Non, le général Aussaresses n’a pas tout dit, c’est évident, en particulier sur la mort de Maurice Audin, ce jeune mathématicien qui a disparu en juin 1957, à Alger, après être tombé aux mains des parachutistes français. Il y a une bonne raison à cela, et qu’on ignore trop souvent en Algérie : en cas de disparition, il n’y a pas prescription. Autrement dit, les lois d’amnistie ne s’appliquent pas. Aussaresses a été évidemment briffé par ses avocats. Il sait qu’il risque d’être rattrapé par la justice s’il parle trop sur ce sujet. Du coup il se tait. Voilà pourquoi, je pense, Massu, avant sa mort en 2002, a interdit à Aussaresses de révéler la vérité sur le sort d’Audin. Je n’ai pas tout dit n’apporte, à mon avis, rien de neuf, du moins en ce qui concerne l’Algérie. Le titre, voulu par l’éditeur, est racoleur, mais il ne reflète pas le fond. Aussaresses a dit l’essentiel depuis longtemps : la torture et les exécutions sommaires en Algérie n’ont pas été des « bavures » commises par l’armée française, mais le produit d’un système (ce qui ne veut pas dire que tous les militaires français ont torturé en Algérie). La femme d’Aussaresses aurait d’ailleurs préféré que ce nouveau livre s’appelle Tu aurais mieux fait de fermer ta gueule ! C’est en effet la phrase que tous les vieux généraux français à la retraite, passés par l’Algérie, écrivent, furibards, à Aussaresses depuis qu’il a commencé à briser l’omerta, à l’automne 2000 !

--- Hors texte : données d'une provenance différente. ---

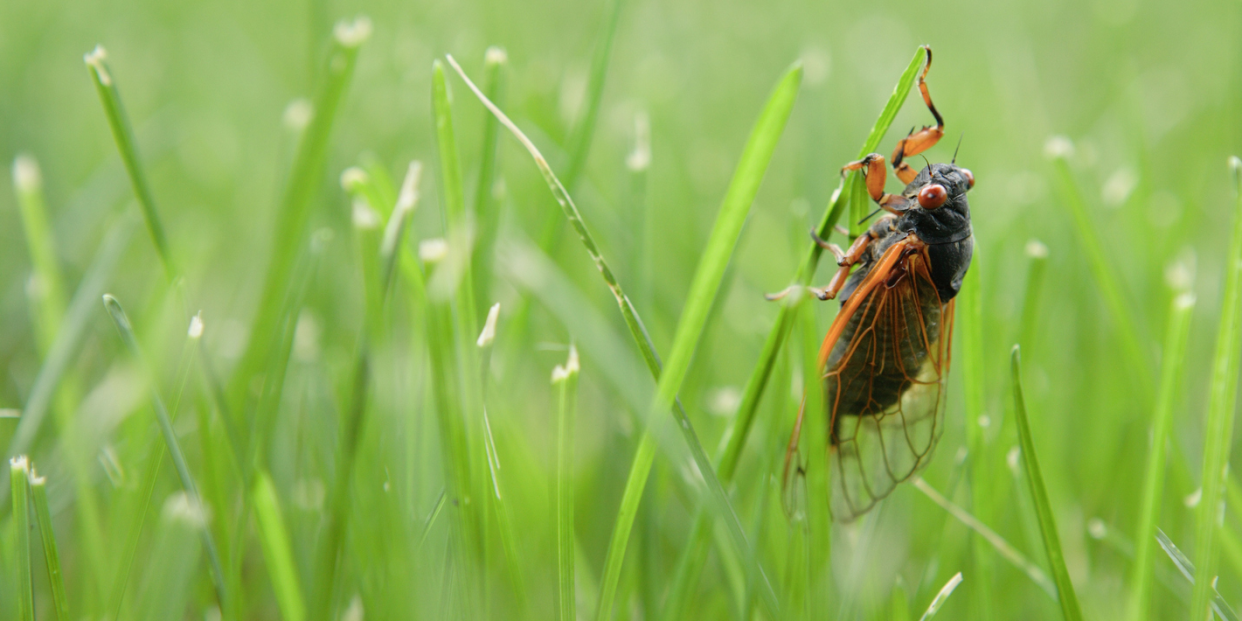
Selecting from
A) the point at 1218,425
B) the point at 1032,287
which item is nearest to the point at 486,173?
the point at 1032,287

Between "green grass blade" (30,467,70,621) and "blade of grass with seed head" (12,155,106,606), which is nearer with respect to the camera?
"green grass blade" (30,467,70,621)

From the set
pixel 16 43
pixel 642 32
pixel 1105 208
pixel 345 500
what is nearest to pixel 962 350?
pixel 345 500

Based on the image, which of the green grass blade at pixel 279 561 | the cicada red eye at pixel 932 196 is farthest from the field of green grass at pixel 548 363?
the cicada red eye at pixel 932 196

Quel homme est Aussaresses ?
Je suis partagée au sujet d’Aussaresses. Faut-il passer du temps à faire le profil psychologique de cet homme complexe, âgé aujourd’hui de 89 ans ? D’un côté, je trouve qu’il ne faut pas lui accorder trop d’importance. De l’autre, je reconnais qu’il a fait avancer l’Histoire par ses révélations. Bien sûr, il l’a fait sur un mode cynique, épouvantable pour les victimes et les rescapés de la guerre d’Algérie, mais il a le mérite d’avoir confirmé des faits que des témoins s’évertuaient à rapporter depuis cinquante ans ! Je préfère donc un Aussaresses qui parle et qui assume, aussi monstrueux soit-il, à un général Maurice Schmitt, qui a l’audace et l’indécence de traiter les Algériens de menteurs quand ils disent ce qu’ils ont subi. Un Schmitt, en s’évertuant à nier les faits, ne sauve pas l’honneur de l’armée française, au contraire. Le paradoxe est qu’avant de devenir un exécuteur de basses œuvres en Algérie, Aussaresses a été un héros de la résistance. Il a, par exemple, sauté en parachute en uniforme de l’armée allemande derrière les lignes allemandes, pendant la Seconde Guerre mondiale, pour ouvrir les camps de déportés ! S’il n’avait été qu’un salaud ou un médiocre, le malaise n’aurait pas été si grand, en France, quand il a dévoilé les secrets de famille de « la grande muette ». C’est un gaulliste de la première heure, commandeur de la Légion d’honneur, la plus haute distinction française ! Cette décoration lui a été enlevée sur ordre de Jacques Chirac, en 2001. Une sanction qu’il n’a jamais comprise. Il a le sentiment d’être sanctionné pour ce qu’il a dit, non ce qu’il a fait (ce qui n’est pas tout à fait faux !).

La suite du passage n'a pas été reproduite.